I also discovered that the ability to appreciate time was based on a persons time in life grade. Two years to a kid seems an eternity while to an adult it is....well....just 2 years.
Everything going forward is based on what you see in the rear view mirror. Which is why the mid age crazies hit us when we finally can view our death looking forward only after we can look back 35 to 40 years. In essence, we can only see as far forward in time as we have lived historically.
Posted by: Curt Warren | June 05, 2011 at 05:45 PM
You think moving to Marin county will not be a life-changer? Wrong! You've got a big surprise coming. Take this from an 85-year old writer (and curmudgeon) who lives close to the Shangri-La called Marin.

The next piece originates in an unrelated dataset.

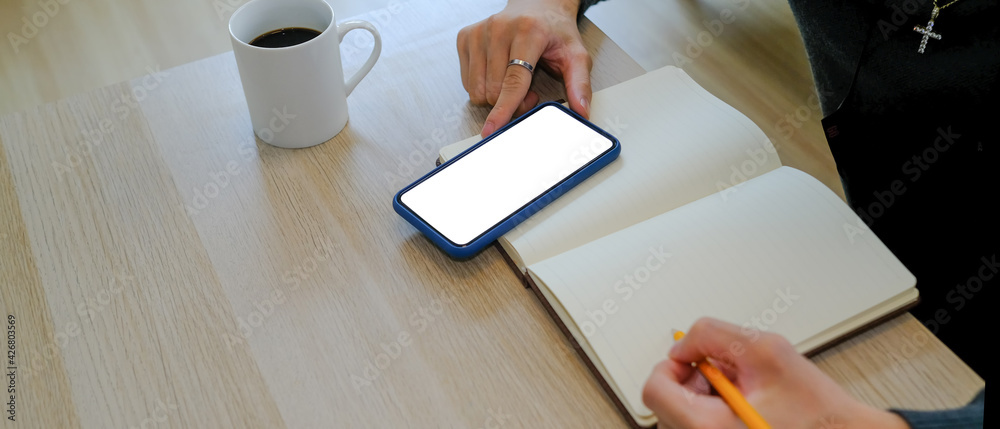 Cropped shot of man writing on empty notebook and using smart phone at home office. - obrazy, fototapety, plakaty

Posted by: Jack Payne | June 05, 2011 at 07:53 PM
Came here hoping to get the recap and here it is. I love this post and think about what you've said here often. I think it's a grand idea! Being in a new place makes you see things. It's true.
Posted by: ceridwen morris | June 12, 2011 at 08:36 PM
Hum, maybe that is why we get itchy feet every few years. Thanks for articulating something that I couldn't identify!
Posted by: JJ | June 13, 2011 at 11:06 PM
Steve: Good luck with the move. If you get a chance, check out my review of "Where Good Ideas Come From" at http://bit.ly/mkNyKr.
Posted by: Douglas W. Green, EdD | June 18, 2011 at 06:29 AM
Why are all these assholes writing about "what I did/ when we moved" and handing out bullshit advice from their unrelated lives?? Nobody cares; you are not an expert on anything. Put aside your smug "I"-first mentality for 10 seconds & maybe, just maybe, one day you'll actually begin to be truly happy and no longer need to validate your pathetic useless existence by adding your life story to the coattails of someone else's.
-- one who's already beyond all that.
Posted by: D Pak | June 18, 2011 at 06:38 AM
I agree with Jack Payne. It'll be a life-changer, for all the reasons you mentioned: moves throw us and our lives into high relief.
As a fellow Berkeleyan said to me on a Marin night back in the '80s, looking at the reverse view across the bay: "it's a different night of mind."
I think I'm on my 30-somethingth home, my fourth country. I'll be heading back to the SF-Bay Area too, after 30 years around the world. Having glimpsed you at TEDGlobal last year, it will be a pleasure to see you there.